EXTRAIT DU TEXTE:

Pol

Lapeyre

 
 

Paris 1903

Beni Derkoul (Maroc) 1925

 

 

 

 

 

 

 

 

 

 

 

 

 

Le courage exemplaire de ce jeune sous-lieutenant de vingt-deux ans a incité la promotion d'élèves de Saint-Cyr de 1926-1928 à prendre son nom.

Pol Lapeyre est né le 8 mai 1903 à Paris, d'une famille originaire du Midi près de Carcassonne. Son père était commis à l'administration centrale de la Marine. La famille, très unie, fut le véritable creuset, plein d'affection, qui forgea l'âme de Pol.

En 1913, il entre au Collège d'Etampes où il fait des études sérieuses, manifestant un. net intérêt pour les belles lettres, l'histoire et le latin. Quand son frère aîné entre à l'Ecole Navale, il se sent lui aussi attiré par le métier des armes. Il souhaite préparer Saint-Cyr et choisir la Coloniale.

Son père ayant été nommé à Marseille en 1917, il est pensionnaire au Lycée Saint­Louis, mais rejoint très vite la cité phocéenne où il poursuit ses études au Lycée Thiers. Puis c'est l'entrée à Saint-Cyr en 1921.

C'est alors un grand garçon longiligne, au sourire franc, et aux dires de ses professeurs " charmant et plein d'entrain".

INFORMATIONS SUR SOURCE:

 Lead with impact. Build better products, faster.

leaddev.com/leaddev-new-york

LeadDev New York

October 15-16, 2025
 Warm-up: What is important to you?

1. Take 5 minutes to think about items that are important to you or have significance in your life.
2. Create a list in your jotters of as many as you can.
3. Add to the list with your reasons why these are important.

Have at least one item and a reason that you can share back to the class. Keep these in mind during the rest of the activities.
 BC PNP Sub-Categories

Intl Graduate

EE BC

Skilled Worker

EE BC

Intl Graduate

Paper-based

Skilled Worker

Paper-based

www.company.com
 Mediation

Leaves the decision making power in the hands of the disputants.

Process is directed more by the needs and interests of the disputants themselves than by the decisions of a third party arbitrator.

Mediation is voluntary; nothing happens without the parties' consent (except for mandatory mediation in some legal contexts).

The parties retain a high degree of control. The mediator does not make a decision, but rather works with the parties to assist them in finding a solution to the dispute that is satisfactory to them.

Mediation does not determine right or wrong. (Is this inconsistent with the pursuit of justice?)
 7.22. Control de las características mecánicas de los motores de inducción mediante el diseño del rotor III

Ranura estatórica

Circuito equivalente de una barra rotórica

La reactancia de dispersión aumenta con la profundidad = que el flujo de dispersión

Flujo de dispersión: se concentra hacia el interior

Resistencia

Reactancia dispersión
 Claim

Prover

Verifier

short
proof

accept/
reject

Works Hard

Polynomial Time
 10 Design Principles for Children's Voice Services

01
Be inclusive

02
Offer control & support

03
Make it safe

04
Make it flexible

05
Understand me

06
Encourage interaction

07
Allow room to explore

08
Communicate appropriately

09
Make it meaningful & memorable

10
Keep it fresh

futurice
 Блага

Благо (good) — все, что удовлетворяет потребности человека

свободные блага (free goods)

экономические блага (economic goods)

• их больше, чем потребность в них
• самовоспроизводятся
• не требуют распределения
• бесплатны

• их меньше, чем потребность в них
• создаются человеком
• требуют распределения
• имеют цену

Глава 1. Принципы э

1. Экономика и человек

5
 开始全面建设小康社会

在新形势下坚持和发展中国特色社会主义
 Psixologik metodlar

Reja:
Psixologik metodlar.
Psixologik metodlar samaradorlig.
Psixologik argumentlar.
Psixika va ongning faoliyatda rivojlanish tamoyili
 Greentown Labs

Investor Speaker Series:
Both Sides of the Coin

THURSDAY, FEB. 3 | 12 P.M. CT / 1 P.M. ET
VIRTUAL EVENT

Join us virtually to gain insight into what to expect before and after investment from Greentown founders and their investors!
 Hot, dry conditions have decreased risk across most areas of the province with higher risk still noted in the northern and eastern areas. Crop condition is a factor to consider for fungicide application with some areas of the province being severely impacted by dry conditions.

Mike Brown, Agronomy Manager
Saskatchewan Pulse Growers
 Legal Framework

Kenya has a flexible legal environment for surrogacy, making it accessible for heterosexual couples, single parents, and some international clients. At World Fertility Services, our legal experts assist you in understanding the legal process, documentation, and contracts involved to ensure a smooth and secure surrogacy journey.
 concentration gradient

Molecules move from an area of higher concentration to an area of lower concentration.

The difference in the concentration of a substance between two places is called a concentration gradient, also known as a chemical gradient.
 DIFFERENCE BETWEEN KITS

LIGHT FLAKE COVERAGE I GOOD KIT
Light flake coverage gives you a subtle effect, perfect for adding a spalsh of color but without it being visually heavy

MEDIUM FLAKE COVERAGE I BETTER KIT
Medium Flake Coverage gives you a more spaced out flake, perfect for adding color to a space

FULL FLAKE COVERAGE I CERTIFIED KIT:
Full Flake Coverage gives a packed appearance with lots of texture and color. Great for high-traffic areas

ÉNONCÉ 1:
Indiquez si chacune des affirmations suivantes concorde avec le texte sur Pol Lapeyre, en répondant par oui ou par non et en citant les mots décisifs du texte : (a) Pol Lapeyre est né à Marseille ; (b) son père travaillait à l'administration centrale de la Marine ; (c) Pol Lapeyre entre à Saint-Cyr en 1921.
ÉNONCÉ 2:
Poursuivez le texte sur Pol Lapeyre à partir de sa dernière phrase.

CORRIGÉ 1:
(a) Non : « Pol Lapeyre est né le 8 mai 1903 à Paris ».
(b) Oui : « Son père était commis à l'administration centrale de la Marine. »
(c) Oui : « Puis c'est l'entrée à Saint-Cyr en 1921. »

CORRIGÉ 2:
A la sortie de l'école, dans un rang assez modeste, le sous-lieutenant Lapeyre est affecté pour son plus grand bonheur, au 22e Colonial, en garnison à Marseille. Les terres lointaines fascinent le jeune officier et il rêve déjà de l'Indochine, du Cameroun, mais en 1924, son stage à Marseille achevé, il choisit, dans l'ordre : l'Indochine, le Maroc, Madagascar, et c'est au Maroc qu'il est envoyé. Il fête son affectation en dansant toute une nuit avec des amis faisant preuve

d'une formidable joie de vivre. Pourtant, cet été 1924 est le dernier qu'il devait connaître .. Débarquant au Maroc, Pol y est reçu par Urbain Blanc dont son père avait été le secrétaire particulier au ministère de l'Intérieur. Par amitié, on lui propose de choisir entre deux postes disponibles : officier d'ordonnance auprès du commandement d'Agadir ou au 1er Régiment de tirailleurs sénégalais à Fès.

"C'est ce dernier qu'il me faut, réplique-t-il vivement, un Saint-Cyrien ne débute pas dans l'Infanterie Coloniale par un emploi de bureau !"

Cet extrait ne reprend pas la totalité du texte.